Né en décembre dernier, le Comité national autoproclamé de la vieillesse (Cnav) veut porter la voix de ceux qu’il n’hésite pas à appeler « les vieux ». Le Dr Véronique Fournier, ex-présidente du Centre national des soins palliatifs, fait partie des initiateurs de ce projet
Qu’est-ce que le Cnav ?
C’est un collectif qui réunit des associations qui travaillent sur la vieillesse ainsi que des personnalités qualifiées qui s’intéressent au sujet. Nous ne sommes pour l’instant pas structurés en association, et je ne sais pas si nous le serons un jour. Notre idée, c’est de travailler de manière horizontale, pour que les politiques publiques qui concernent les vieux soient discutées avec les vieux.
Vous n’hésitez pas à utiliser ce terme de « vieux », souvent proscrit des discours sur le grand âge. Pourquoi ?
J’aime bien appeler un chat un chat. On dit « les jeunes », je ne vois pas pourquoi on ne dirait pas « les vieux ». Les appellations elliptiques, comme « les personnes âgées », « les aînés », ne sont que des euphémismes. Le vrai sujet, quand on arrive à un certain âge, c’est qu’on est… vieux. Ce n’est pas forcément rigolo, mais c’est une période de notre vie qu’on peut essayer de bien vivre.
Votre collectif appelle à supprimer les Ehpads. S’agit-il de supprimer la dénomination ou la chose ?
Les deux ! Le sigle, en lui-même, n’est pas très réjouissant. Mais surtout, il signifie qu’on concentre dans un même lieu jusqu’à 80, 90, 100 personnes dépendantes, voire archi-dépendantes. Comment voulez-vous que ces endroits restent joyeux, vivants ? Nous pensons que le modèle des Ehpads contient en lui-même sa propre dérive.
Quelles sont les alternatives que vous proposez ?
Il faut analyser précisément le recrutement actuel des Ehpads. Une grande partie est constituée de gens qui ont de gros problèmes cognitifs, qui ne sont pas forcément handicapés physiquement, mais qui ne peuvent pas rester chez eux car ils peuvent être dangereux pour eux-mêmes ou pour autrui. Aujourd'hui, on les enferme dans l’étage sécurisé d’un Ehpad alors qu’ils sont en pleine forme physique. C’est contre nature, et il ne faut pas s’étonner qu’ils développent des troubles du comportement.
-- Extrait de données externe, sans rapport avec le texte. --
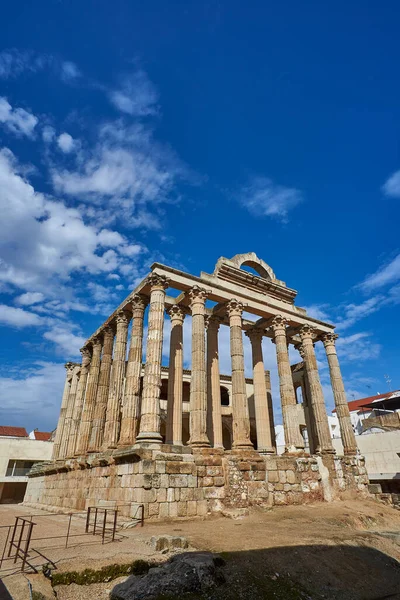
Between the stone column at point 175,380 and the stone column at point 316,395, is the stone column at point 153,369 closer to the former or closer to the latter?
the stone column at point 175,380

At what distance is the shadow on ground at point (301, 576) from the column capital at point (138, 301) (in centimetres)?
→ 1298

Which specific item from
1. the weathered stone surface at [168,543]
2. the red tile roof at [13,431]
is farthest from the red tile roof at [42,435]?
the weathered stone surface at [168,543]

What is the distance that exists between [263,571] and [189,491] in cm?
693

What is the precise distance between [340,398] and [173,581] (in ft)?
63.9

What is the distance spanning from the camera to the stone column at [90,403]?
2112 cm

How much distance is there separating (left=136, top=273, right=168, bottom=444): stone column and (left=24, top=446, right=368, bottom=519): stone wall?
0.99 m

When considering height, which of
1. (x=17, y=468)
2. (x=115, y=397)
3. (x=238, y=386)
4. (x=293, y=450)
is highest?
(x=238, y=386)

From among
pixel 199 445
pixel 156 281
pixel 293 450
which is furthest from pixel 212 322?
pixel 293 450

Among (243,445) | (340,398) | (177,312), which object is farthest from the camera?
(340,398)

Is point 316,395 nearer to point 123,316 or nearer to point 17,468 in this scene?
point 123,316

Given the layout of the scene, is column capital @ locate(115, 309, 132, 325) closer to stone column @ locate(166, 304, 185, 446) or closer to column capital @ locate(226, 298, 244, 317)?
stone column @ locate(166, 304, 185, 446)

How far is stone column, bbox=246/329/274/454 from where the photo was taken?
19562 millimetres

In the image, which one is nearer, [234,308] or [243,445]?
[243,445]

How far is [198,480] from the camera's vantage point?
13.9 m
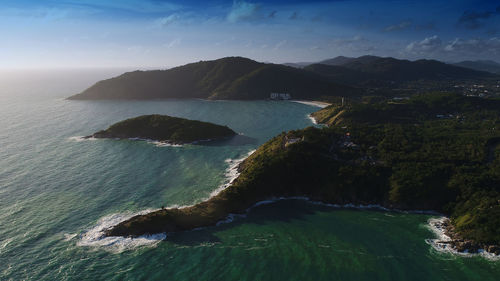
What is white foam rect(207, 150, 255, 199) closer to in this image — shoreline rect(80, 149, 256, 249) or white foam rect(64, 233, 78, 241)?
shoreline rect(80, 149, 256, 249)

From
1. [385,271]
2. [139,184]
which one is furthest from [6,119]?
[385,271]

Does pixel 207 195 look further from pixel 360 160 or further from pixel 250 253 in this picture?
pixel 360 160

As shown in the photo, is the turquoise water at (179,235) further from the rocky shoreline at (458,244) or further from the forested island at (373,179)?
the forested island at (373,179)

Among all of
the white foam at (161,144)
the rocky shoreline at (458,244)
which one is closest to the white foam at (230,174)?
the white foam at (161,144)

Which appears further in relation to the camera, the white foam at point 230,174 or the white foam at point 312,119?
the white foam at point 312,119

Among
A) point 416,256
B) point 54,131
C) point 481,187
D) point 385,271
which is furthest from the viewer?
point 54,131

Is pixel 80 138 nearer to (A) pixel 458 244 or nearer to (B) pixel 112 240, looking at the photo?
(B) pixel 112 240
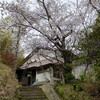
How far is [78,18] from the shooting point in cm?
1981

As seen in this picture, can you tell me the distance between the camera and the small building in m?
24.7

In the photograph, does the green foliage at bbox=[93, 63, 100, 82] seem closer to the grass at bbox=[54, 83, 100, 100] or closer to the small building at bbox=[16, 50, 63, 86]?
the grass at bbox=[54, 83, 100, 100]

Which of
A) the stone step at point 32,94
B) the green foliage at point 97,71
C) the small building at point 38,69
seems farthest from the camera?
the small building at point 38,69

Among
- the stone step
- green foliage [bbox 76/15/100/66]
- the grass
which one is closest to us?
the grass

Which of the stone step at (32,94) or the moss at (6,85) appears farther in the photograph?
the stone step at (32,94)

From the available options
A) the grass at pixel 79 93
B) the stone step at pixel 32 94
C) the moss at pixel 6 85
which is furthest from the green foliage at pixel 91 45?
the moss at pixel 6 85

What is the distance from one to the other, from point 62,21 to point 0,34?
5097mm

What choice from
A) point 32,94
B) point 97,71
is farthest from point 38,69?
point 97,71

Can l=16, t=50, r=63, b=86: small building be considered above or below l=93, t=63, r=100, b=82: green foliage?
above

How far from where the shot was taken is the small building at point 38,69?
81.1 ft

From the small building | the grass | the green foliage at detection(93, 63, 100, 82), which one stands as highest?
the small building

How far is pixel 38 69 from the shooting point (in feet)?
91.1

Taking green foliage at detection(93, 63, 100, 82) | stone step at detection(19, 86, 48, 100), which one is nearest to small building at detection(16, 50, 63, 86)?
stone step at detection(19, 86, 48, 100)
Il faut leur trouver d’autres solutions, et c’est comme ça qu’ont été inventés les villages Alzheimer, par exemple.
Et pour ceux qui ont des problèmes physiques, mais pas nécessairement de démence ?
C’est effectivement l’autre grand recrutement des Ehpads. Mais ils n’ont pas forcément besoin non plus d’y être. Ce dont ils ont besoin, c’est de soins rapprochés. Or les Ehpads confondent lieu de vie et lieu de soin. Ce que nous proposons, c’est de dissocier les deux. Il faut que ces gens puissent habiter dans de petites unités de cinq à dix personnes, dont ils peuvent sortir et où on peut venir leur rendre visite facilement. On peut imaginer plusieurs de ces unités assez proches les unes des autres, avec, à proximité, une antenne soignante. Et ce sera aussi bénéfique pour les équipes soignantes, cela mettra de l’air dans le système et c’est comme cela qu’on évitera les maltraitances.
Pensez-vous que l’affaire Orpéa puisse déclencher une prise de conscience sur le sujet ?
Nous allons nous employer avec force à créer cette prise de conscience, mais le livre de Victor Castanet n’y suffira pas. Il dénonce des dérives épouvantables, il faut que ça s’arrête et que la justice intervienne, mais la situation est également désastreuse dans les Ehpads publics. Il faut donc repenser le modèle fondamentalement. Mettre plus de personnel, le payer davantage, c’est une bonne chose, mais ça ne règle pas le problème de fond. Ce que nous attendons de la société, c’est qu’elle mette le paquet pour nous éviter de rentrer en dépendance. Et quand nous y sommes, nous refusons qu’elle décide à notre place de la façon dont nous devons vivre.